I would rather be a few pounds heavier and strong than lighter and without muscle. Muscle is what allows you to live fully in your body. Without it, everything is a struggle.

Start strength training now, regardless of where your weight is. The muscle you build will support the weight loss process, not wait for it to finish.

What I Actually Do Now

Coming back from my recovery year, I built slowly. A few minutes of bodyweight work. Then resistance bands. Then weights again, lighter than before, focused on form. I did not try to get back to where I was. I just did the next small thing until the next small thing was possible.

This is what my movement routine looks like now in post-menopause:

  • Strength training two to three times a week, compound movements, real weights, progressive challenge
  • Daily walking, 30 to 45 minutes, usually in the morning
  • Pickleball one to two times a week

I want to say something specific about pickleball because it is not just a fitness trend I picked up. I started playing it deliberately because of what research shows about brain health in post-menopause. Coordination-based sports that require strategy, reaction time, and spatial awareness support cognitive function in ways that repetitive cardio simply does not. You are playing a game, reading the court, reacting, problem solving. Your brain is working as hard as your body. And the social piece matters too. Connection and engagement are protective for the aging brain in ways that are well documented.

My heart loves it. My brain loves it. And honestly, it is just fun, which matters more than people give it credit for.

The Supplement Support I Added

Exercise does the heavy lifting in post-menopause, but I also added two doTERRA supplements specifically for this stage.

doTERRA Bone Nutrient supports bone density with a combination of calcium, magnesium, vitamin D, and vitamin K. Without estrogen doing its protective work, I am not leaving bone health to chance. I take this consistently.

doTERRA Advantage is the one I find most interesting. It contains collagen and NMN, which is nicotinamide mononucleotide. NMN helps your cells produce NAD, which is essentially the fuel that powers cellular function. As we age, NAD levels drop, and that decline is directly connected to the aging process. Helping the body produce more NAD can help slow that process at a cellular level. I take it because I want every system in my body supported, not just the visible ones.
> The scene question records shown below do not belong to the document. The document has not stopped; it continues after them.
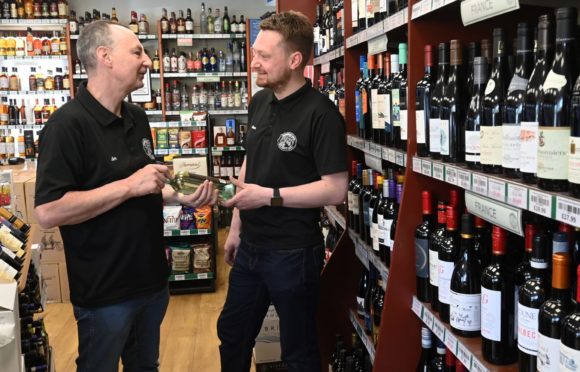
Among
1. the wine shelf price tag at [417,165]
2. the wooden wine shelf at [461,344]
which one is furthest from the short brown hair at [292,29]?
the wooden wine shelf at [461,344]

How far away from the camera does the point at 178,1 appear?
813 centimetres

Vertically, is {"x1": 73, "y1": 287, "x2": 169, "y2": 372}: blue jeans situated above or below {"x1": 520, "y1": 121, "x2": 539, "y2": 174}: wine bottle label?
below

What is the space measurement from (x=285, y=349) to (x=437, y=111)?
1.27 metres

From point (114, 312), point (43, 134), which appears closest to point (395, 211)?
point (114, 312)

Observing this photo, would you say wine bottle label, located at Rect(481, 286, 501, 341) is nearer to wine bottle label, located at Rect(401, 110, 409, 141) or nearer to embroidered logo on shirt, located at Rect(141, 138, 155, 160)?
wine bottle label, located at Rect(401, 110, 409, 141)

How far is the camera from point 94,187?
212 cm

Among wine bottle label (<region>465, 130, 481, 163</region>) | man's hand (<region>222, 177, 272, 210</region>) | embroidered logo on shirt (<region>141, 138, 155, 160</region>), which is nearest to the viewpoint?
wine bottle label (<region>465, 130, 481, 163</region>)

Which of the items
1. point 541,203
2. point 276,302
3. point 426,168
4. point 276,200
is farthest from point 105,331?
point 541,203

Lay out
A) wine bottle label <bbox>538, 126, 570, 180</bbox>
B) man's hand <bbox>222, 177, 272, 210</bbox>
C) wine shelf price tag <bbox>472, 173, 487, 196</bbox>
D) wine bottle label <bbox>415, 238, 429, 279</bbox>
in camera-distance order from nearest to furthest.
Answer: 1. wine bottle label <bbox>538, 126, 570, 180</bbox>
2. wine shelf price tag <bbox>472, 173, 487, 196</bbox>
3. wine bottle label <bbox>415, 238, 429, 279</bbox>
4. man's hand <bbox>222, 177, 272, 210</bbox>

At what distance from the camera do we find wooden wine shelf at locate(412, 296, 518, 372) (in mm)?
1473

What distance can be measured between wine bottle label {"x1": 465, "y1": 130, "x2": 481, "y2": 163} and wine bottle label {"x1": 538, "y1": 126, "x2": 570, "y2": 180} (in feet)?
1.00

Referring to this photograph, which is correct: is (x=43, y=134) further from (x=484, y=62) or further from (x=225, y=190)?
(x=484, y=62)

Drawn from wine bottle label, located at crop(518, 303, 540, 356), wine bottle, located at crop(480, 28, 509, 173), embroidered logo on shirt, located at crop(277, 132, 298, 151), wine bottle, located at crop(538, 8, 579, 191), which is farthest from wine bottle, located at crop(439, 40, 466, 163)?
embroidered logo on shirt, located at crop(277, 132, 298, 151)

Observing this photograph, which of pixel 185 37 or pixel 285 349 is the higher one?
pixel 185 37
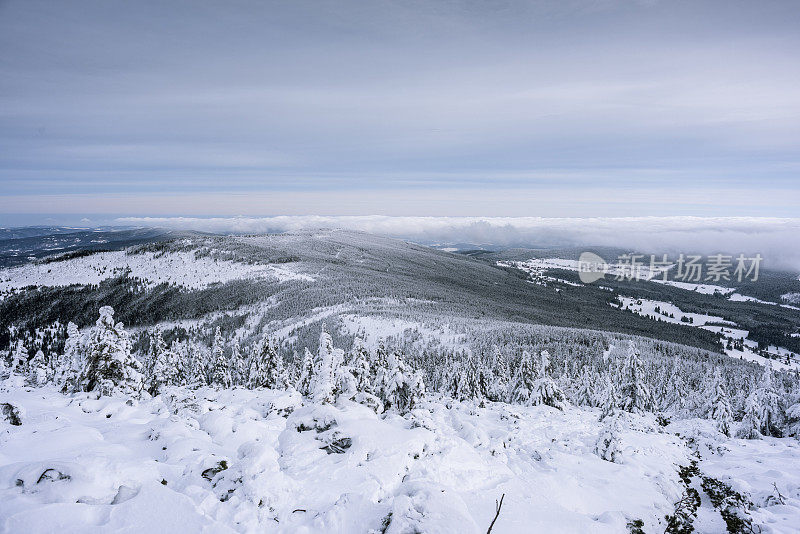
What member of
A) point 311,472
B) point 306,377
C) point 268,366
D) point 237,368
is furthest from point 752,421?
point 237,368

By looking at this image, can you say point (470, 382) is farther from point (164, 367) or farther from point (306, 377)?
point (164, 367)

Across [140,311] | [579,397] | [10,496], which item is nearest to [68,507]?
[10,496]

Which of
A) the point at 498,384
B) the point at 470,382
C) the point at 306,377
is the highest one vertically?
the point at 306,377

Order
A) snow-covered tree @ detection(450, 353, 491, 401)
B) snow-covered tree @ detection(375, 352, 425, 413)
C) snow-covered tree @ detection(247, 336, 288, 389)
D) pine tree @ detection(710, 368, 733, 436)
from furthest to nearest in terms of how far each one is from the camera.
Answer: snow-covered tree @ detection(450, 353, 491, 401) → snow-covered tree @ detection(247, 336, 288, 389) → snow-covered tree @ detection(375, 352, 425, 413) → pine tree @ detection(710, 368, 733, 436)

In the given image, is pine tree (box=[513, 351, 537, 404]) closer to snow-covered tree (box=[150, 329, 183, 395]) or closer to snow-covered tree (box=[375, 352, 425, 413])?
snow-covered tree (box=[375, 352, 425, 413])

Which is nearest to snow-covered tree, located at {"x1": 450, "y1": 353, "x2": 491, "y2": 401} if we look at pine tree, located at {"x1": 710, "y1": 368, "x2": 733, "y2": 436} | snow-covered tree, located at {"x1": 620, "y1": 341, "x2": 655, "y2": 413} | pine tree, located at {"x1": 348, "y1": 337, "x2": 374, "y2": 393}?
snow-covered tree, located at {"x1": 620, "y1": 341, "x2": 655, "y2": 413}
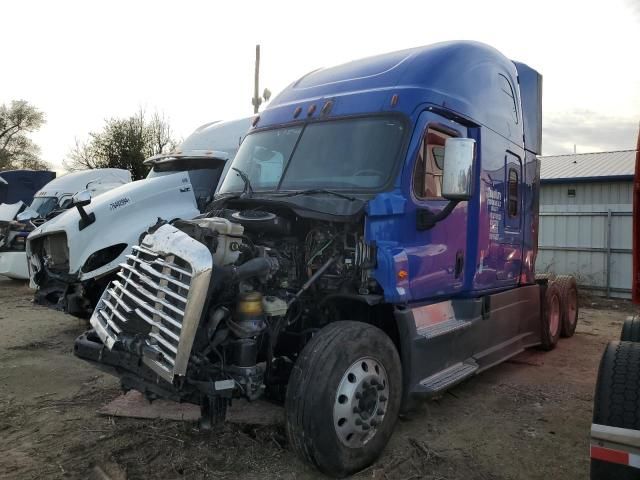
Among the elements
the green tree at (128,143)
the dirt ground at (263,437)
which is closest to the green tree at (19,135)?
the green tree at (128,143)

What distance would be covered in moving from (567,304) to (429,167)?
15.6 ft

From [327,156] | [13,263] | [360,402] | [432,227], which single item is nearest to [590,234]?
[432,227]

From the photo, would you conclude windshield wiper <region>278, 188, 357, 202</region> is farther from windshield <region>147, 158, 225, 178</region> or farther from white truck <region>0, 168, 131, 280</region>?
white truck <region>0, 168, 131, 280</region>

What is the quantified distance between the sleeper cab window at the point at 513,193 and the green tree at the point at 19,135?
148ft

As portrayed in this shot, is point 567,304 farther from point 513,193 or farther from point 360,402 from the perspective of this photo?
point 360,402

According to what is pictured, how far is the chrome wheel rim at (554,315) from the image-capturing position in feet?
24.8

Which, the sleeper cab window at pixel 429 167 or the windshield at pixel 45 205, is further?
the windshield at pixel 45 205

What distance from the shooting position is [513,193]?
20.6ft

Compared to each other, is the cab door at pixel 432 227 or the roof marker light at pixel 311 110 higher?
the roof marker light at pixel 311 110

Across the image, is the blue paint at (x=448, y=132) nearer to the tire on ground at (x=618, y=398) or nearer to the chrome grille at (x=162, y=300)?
the chrome grille at (x=162, y=300)

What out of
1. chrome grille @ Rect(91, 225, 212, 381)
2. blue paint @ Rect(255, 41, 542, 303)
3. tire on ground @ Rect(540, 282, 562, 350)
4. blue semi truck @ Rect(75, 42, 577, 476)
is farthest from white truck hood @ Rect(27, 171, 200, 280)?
tire on ground @ Rect(540, 282, 562, 350)

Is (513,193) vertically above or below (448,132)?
below

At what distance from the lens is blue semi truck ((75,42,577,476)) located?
11.3ft

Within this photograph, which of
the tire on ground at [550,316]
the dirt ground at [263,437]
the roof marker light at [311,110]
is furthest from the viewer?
the tire on ground at [550,316]
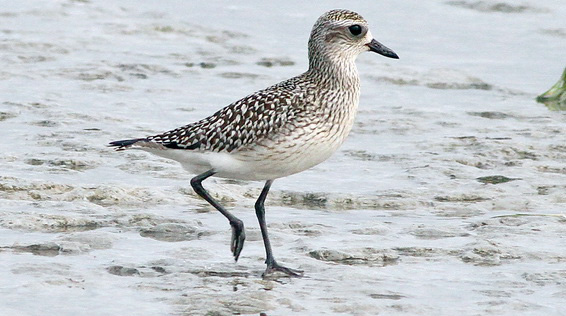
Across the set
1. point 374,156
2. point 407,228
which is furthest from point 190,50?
point 407,228

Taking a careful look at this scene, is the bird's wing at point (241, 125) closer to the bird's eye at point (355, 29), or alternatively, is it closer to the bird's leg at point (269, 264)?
the bird's leg at point (269, 264)

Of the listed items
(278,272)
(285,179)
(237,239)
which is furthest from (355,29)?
(285,179)

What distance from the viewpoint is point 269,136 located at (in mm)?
8258

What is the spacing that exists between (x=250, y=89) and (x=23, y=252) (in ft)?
19.5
If you want to see everything I use and why I chose doTERRA specifically, the full breakdown is on my supplements page.

The Connection I Did Not Plan to Make

Here is something I realized while managing both AFib and post-menopause at the same time. The prescription for managing AFib well, the lifestyle interventions my cardiologist pointed me toward, was almost identical to what I was already doing for menopause.

Eat well. Move consistently. Reduce stress. Prioritize sleep. Cut out alcohol. Manage inflammation.

Lifestyle addresses most health issues. I believe that with everything I have. It does not replace medical care when you need it. But the foundation of a healthy body in post-menopause is not complicated. It is consistent. And it works.

Where to Start If You Have Let It Slip

If you have been through something, a health event, an injury, a stretch of life that took exercise off the table, the answer is not to wait until you feel ready. The answer is the smallest possible next step.

Ten minutes of resistance band work. A 20 minute walk. One set of bodyweight squats before bed. Something. Your body will respond and then you build from there.

You do not need to get back to where you were. You need to start where you are.